SHORT PROBLEM: Quote the data below word for word, starting at the line that contains "At what distance" and ending at the end of the data.

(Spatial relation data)
=====
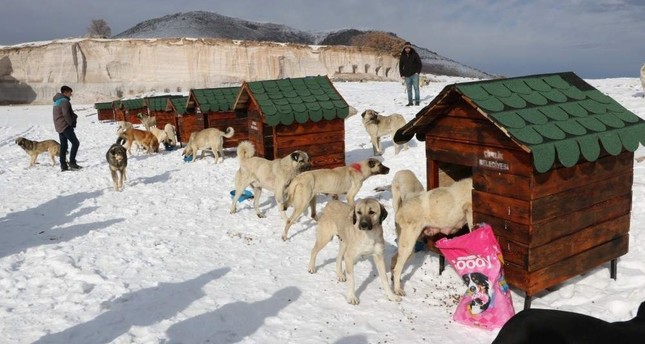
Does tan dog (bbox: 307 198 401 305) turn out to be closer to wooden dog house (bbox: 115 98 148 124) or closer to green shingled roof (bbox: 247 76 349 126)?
green shingled roof (bbox: 247 76 349 126)

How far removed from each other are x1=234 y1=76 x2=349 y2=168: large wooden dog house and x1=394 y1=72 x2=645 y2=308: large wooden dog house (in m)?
5.53

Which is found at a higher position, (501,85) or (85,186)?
(501,85)

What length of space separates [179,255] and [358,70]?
54.1 meters

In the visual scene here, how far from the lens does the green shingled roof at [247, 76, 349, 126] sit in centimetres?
1086

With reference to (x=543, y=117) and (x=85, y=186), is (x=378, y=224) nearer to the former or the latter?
(x=543, y=117)

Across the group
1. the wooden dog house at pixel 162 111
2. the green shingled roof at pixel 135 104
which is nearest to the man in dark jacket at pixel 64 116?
the wooden dog house at pixel 162 111

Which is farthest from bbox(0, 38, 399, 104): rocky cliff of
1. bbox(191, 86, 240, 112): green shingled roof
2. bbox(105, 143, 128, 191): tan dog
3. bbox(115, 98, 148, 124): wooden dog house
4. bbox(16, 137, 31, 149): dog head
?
bbox(105, 143, 128, 191): tan dog

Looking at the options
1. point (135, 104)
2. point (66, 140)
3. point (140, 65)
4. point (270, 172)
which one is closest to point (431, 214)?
point (270, 172)

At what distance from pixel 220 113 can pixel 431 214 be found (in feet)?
42.9

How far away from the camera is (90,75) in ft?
173

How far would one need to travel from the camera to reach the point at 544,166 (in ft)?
14.5

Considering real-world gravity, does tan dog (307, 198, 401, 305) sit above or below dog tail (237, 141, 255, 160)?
Answer: below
=====
ANSWER BELOW:
At what distance from pixel 220 113 can pixel 431 214 be found (in feet)?
42.9

How far away from the camera is (90,75) in ft?
173

How far would one need to travel from the camera to reach the point at 544,166 (in ft)?
14.5

Considering real-world gravity, does tan dog (307, 198, 401, 305) sit above or below dog tail (237, 141, 255, 160)?
Answer: below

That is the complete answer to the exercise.